WORK INSTRUCTIONS:
1) In the HPF kernel message below, which features does the current kernel design remove from HPF1?
2) Answer these about the HPF kernel message below:
(a) What topic is the mailing list for?
(b) Which session presented the current kernel design?
(c) Which applications does restriction 6 exclude?
Start of SUPPLIED TEXT
From owner-hpff-distribute  Wed Dec 13 10:04:47 1995
Received: (from daemon@localhost) by cs.rice.edu (8.7.1/8.7.1) id KAA22554 for hpff-distribute-out; Wed, 13 Dec 1995 10:04:47 -0600 (CST)
Received: from fontainebleau.ensmp.fr (root@fontainebleau.ensmp.fr [192.54.148.100]) by cs.rice.edu (8.7.1/8.7.1) with SMTP id KAA22528 for <hpff-distribute@cs.rice.edu>; Wed, 13 Dec 1995 10:04:03 -0600 (CST)
Received: from cri.ensmp.fr (chailly.ensmp.fr) by fontainebleau.ensmp.fr with SMTP id AA06075
  (5.67a8/IDA-1.5 for <hpff-distribute@cs.rice.edu>); Wed, 13 Dec 1995 17:02:59 +0100
Received: from provins.caii by cri.ensmp.fr (4.1/SMI-4.0)
	id AA11056; Wed, 13 Dec 95 17:02:58 +0100
Date: Wed, 13 Dec 95 17:02:58 +0100
Message-Id: <9512131602.AA11056@cri.ensmp.fr>
Received: by provins.caii (4.1/SMI-4.1)
	id AA10623; Wed, 13 Dec 95 17:02:23 +0100
From: Fabien COELHO <coelho@chailly.ensmp.fr>
To: meltzer@cray.com, schreiber@hpl.hp.com, loveman@hpc.pko.dec.com
Subject: hpff-distribute: Discussion about HPF kernel/HPF2 and so
Cc: hpff-distribute@cs.rice.edu
Sender: owner-hpff-distribute
Precedence: bulk

---------------------------------------------------------------------------
hpff-distribute@cs.rice.edu is a mailing list for discussion of data
distribution in High Performance Fortran.  Instructions for adding or
deleting yourself from this list appear at the bottom of this message.
---------------------------------------------------------------------------

Hi,

It turns out from the last HPF Forum meetings that HPF2 might become some
kind of a kernel, in order to ease the HPF labelling of compilers and to
help compilers in achieving good performances on a smaller part of the
language. Other features are postponed to "HPF 2000" (HPF never ?).

The current design of this kernel is (from the SC'95 HPF BOF Session)
HPF1 MINUS:

 1. dynamic, realign, redistribute.
 2. alignment strides.
 3. alignment axis interchange.
 4. general cyclic distributions.
 5. inherit.
 6. sequence and storage association.

I would like to support some of these features for reintroduction in the
kernel and to comment some of the issues involved:

--
A. Replication (possibly partial) seems still there! great!

--
B. I cannot see any technical reason for restrictions 3 and 2 with -1
stride, as far as the state of the art in compilation for distributed
memory is concerned. Thus 3 and 2 with -1 stride should be put back into
the kernel.

--
C. Such restrictions (especially 1 to 4) mean that applications requiring
these features will not be ported to HPF. It excludes multigrid methods,
signal processing...:-( Restriction 6 excludes dusty deck Fortran 77
applications...:-(

--
D. Also the mere idea of a kernel seems to suggest that the state of the
art in compiler technology for high performance is frozen. I don't like
either the removal of features. Just compiling full HPF for inefficiency
is not a big issue, the big issue is compiling for high performance. Thus
I would prefer seeing HPF as it is with warnings about not yet efficiently
managed features rather than non implemented features.
End of SUPPLIED TEXT
Start of DATASET ENTRIES
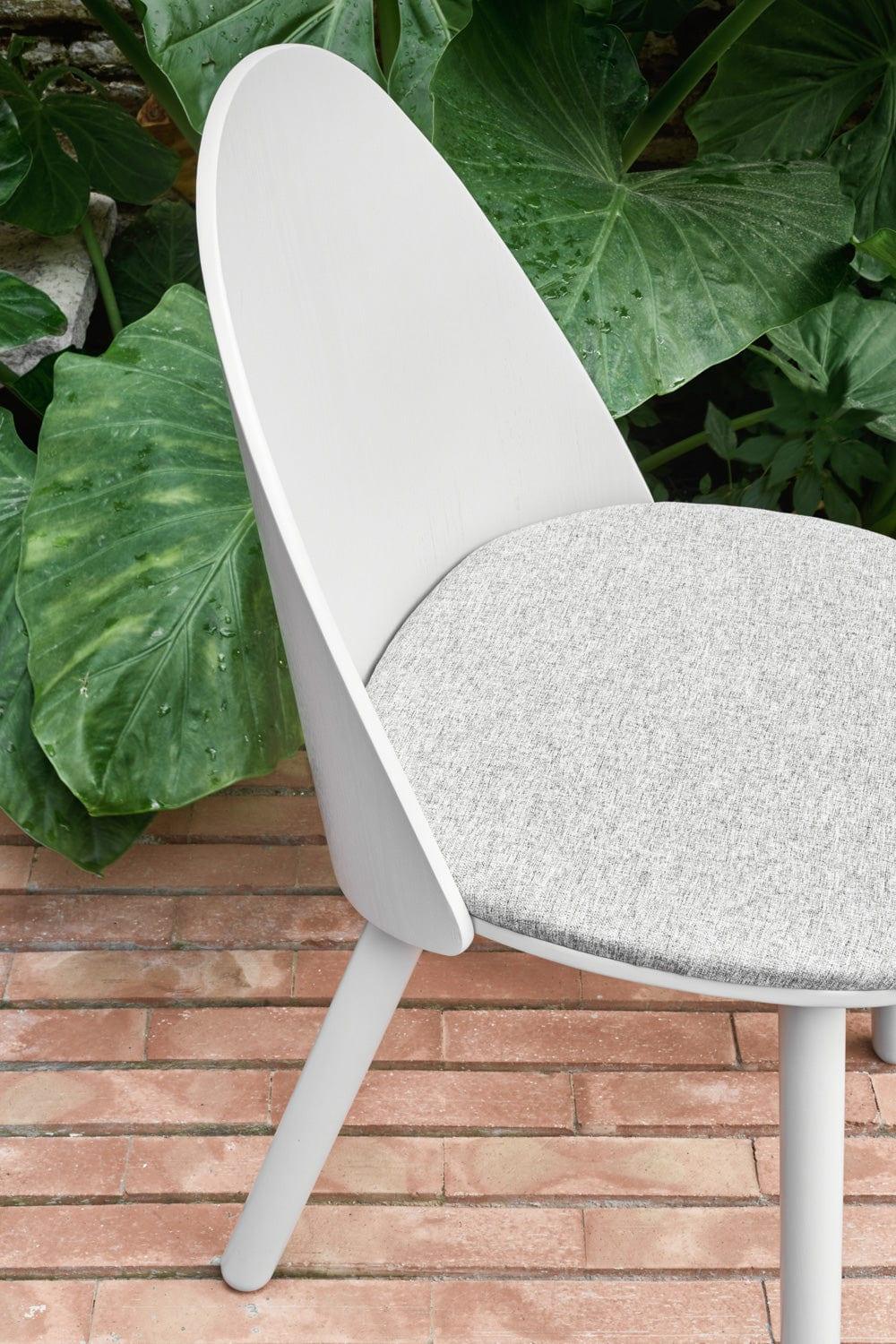 Krzesło z podłokietnikami UMA jasnoszary Teulat    Eye on Design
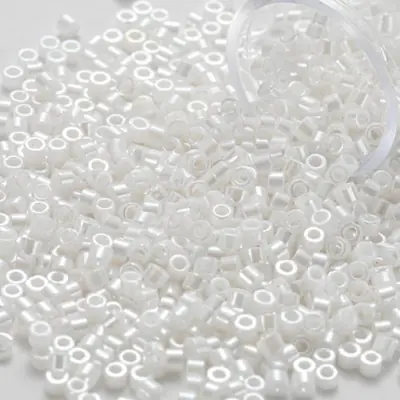 Image de Perles de Verre Japonaises 2mm - Tube 10g Multicolores
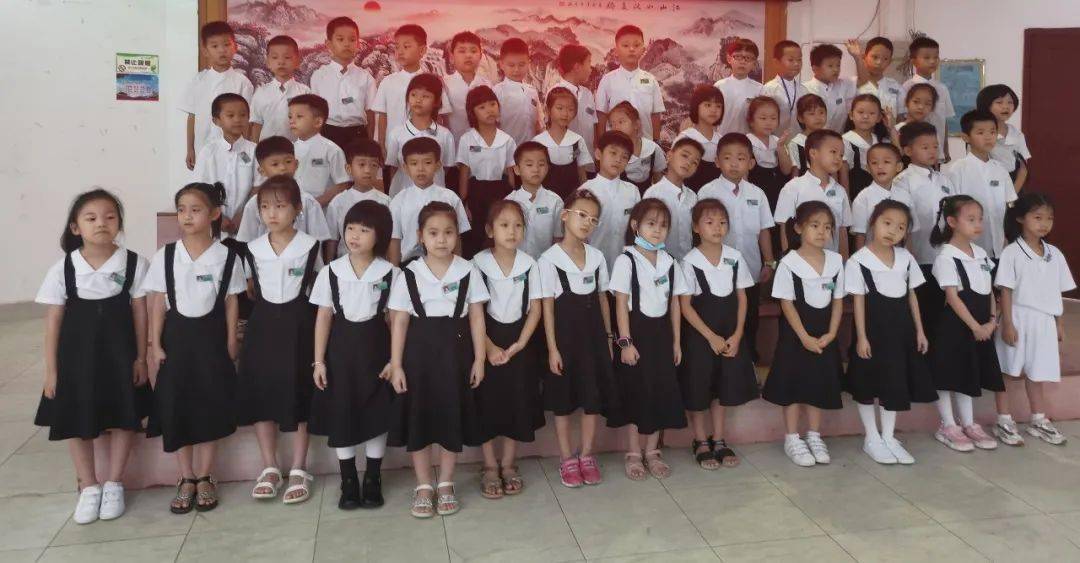 十大外围足球大平台-
社会主义焦点价值观主题运动(图11) 十大外围足球大平台-
社会主义焦点价值观主题运动(图11)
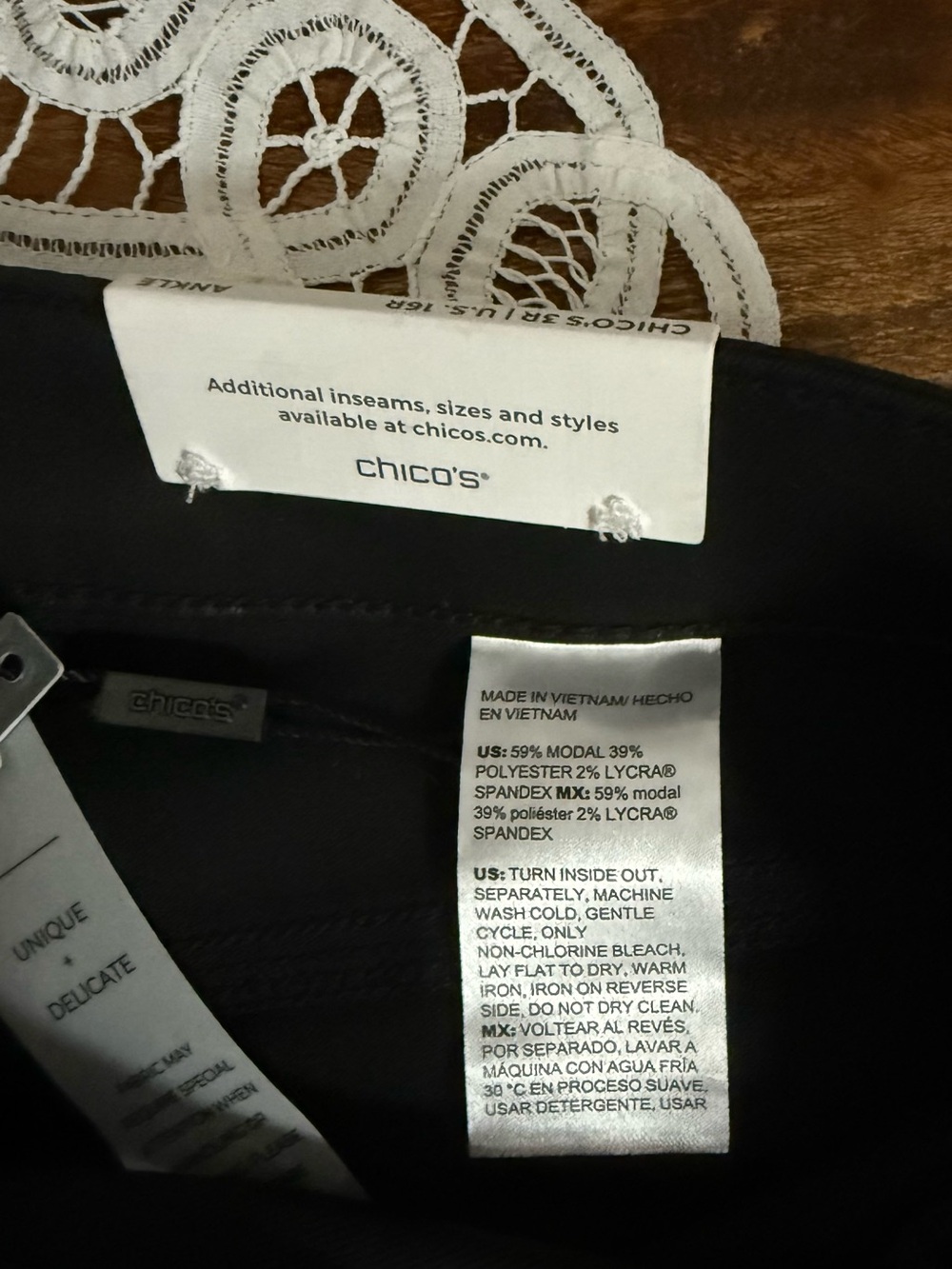 NWT Chico’s So Slimming Girlfriend Slim Leg Pants 3R 16 Black Faux Leather Look - Picture 12 of 12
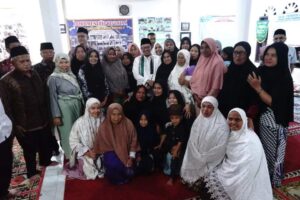 Safari Ramadhan ke Tanjung Barulak, Bupati Eka Putra: Provinsi Anggarkan Rp120 Miliar untuk Perbaiki Jalan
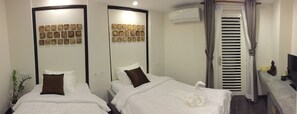 Twin Room, 2 Twin Beds, No Windows, Ground Floor | Premium bedding, minibar, in-room safe, free WiFi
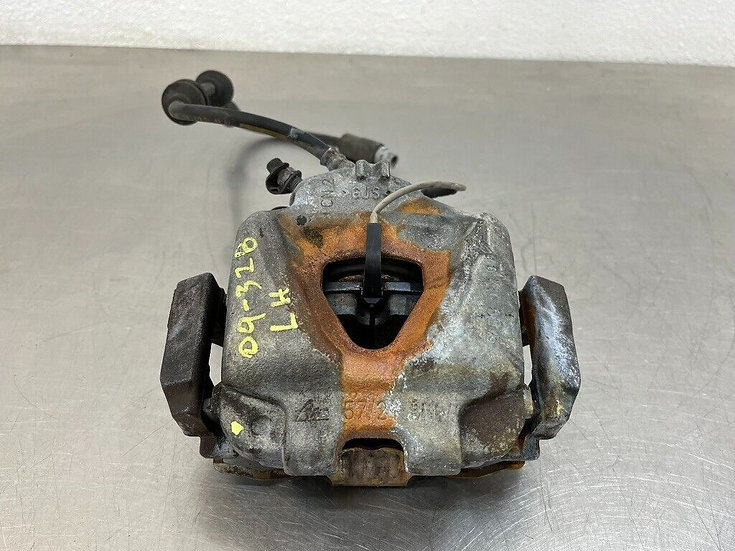 07-11 BMW 328i E91 E90 OEM LEFT FRONT DRIVER SIDE BRAKE CALIPER WITH HOSE PADS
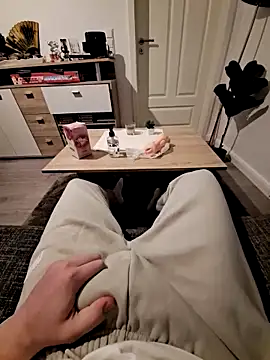 Kevindauerhorny online show from February 2025 06:32:02 PM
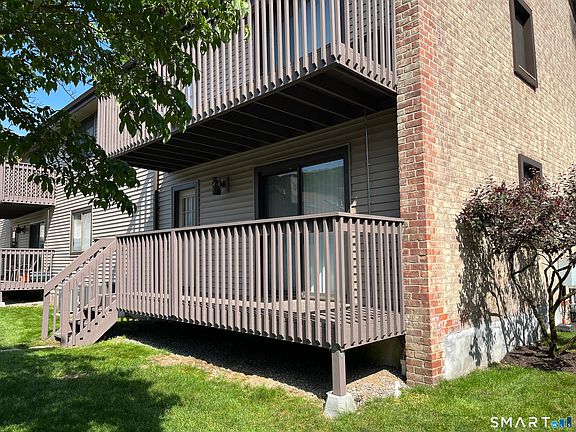 3rd image of 2437 Bedford Street #B1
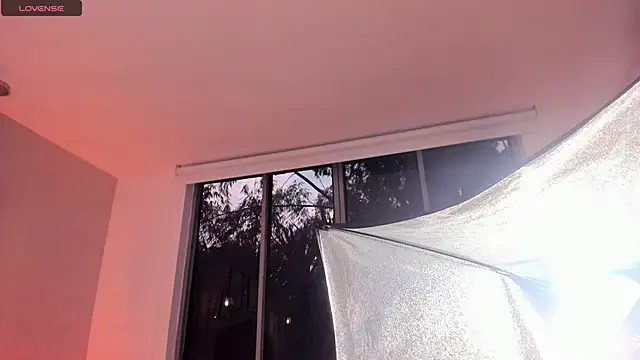 mara_swan_ webcam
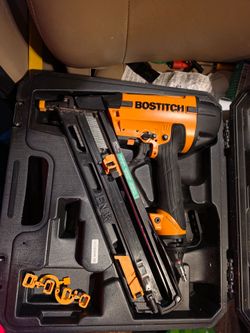 Bostitch Finish Nailer with Case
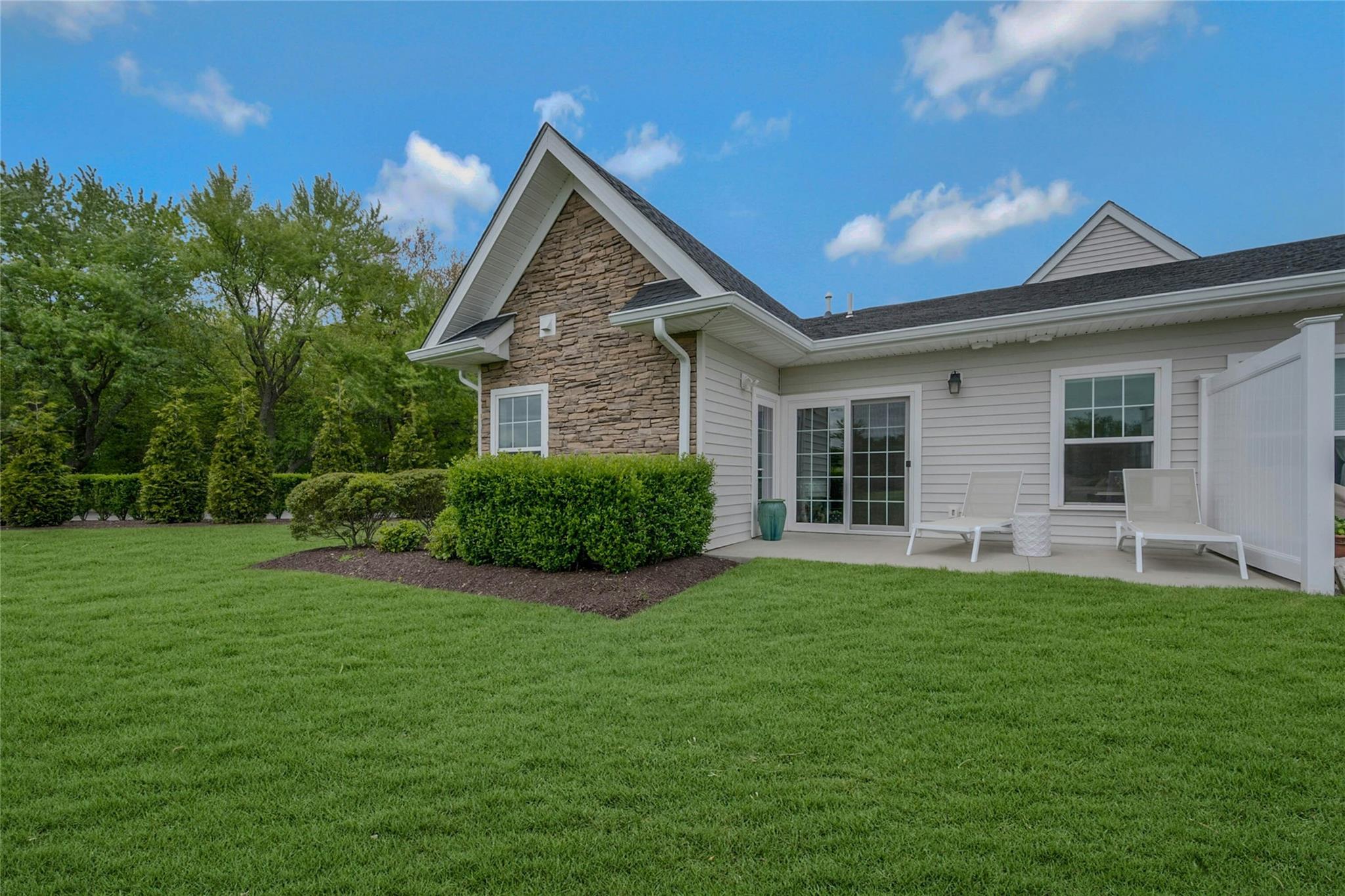 Condo Fox Hill  Suffolk County, NY 11933, MLS-850597-23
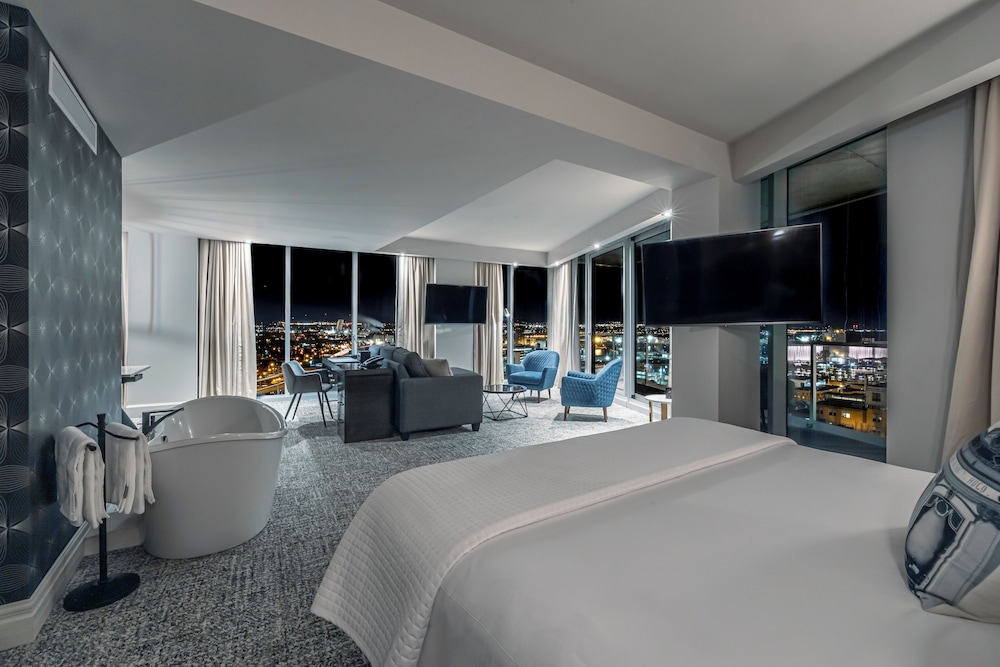 Suite Horizon with King bed, balcony, Old Quebec view and Laurentides view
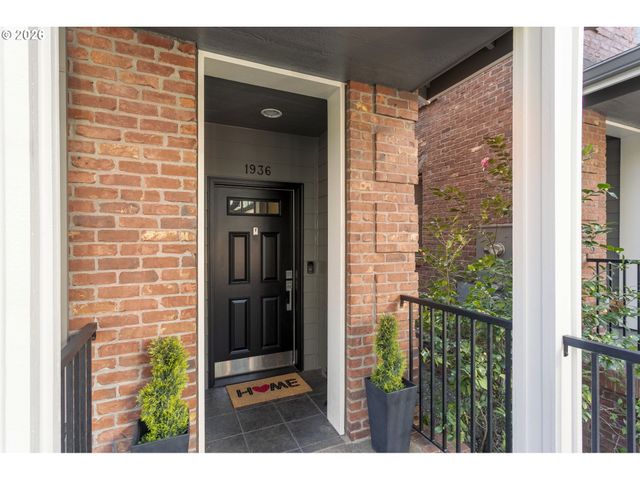 1936 Nw OVERTON St, Portland, OR 97209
End of DATASET ENTRIES
ANSWERS FOR EACH ITEM:
1)
1. dynamic, realign, redistribute
2. alignment strides
3. alignment axis interchange
4. general cyclic distributions
5. inherit
6. sequence and storage association

2)
(a) Data distribution in High Performance Fortran.
(b) The SC'95 HPF BOF Session.
(c) Dusty deck Fortran 77 applications.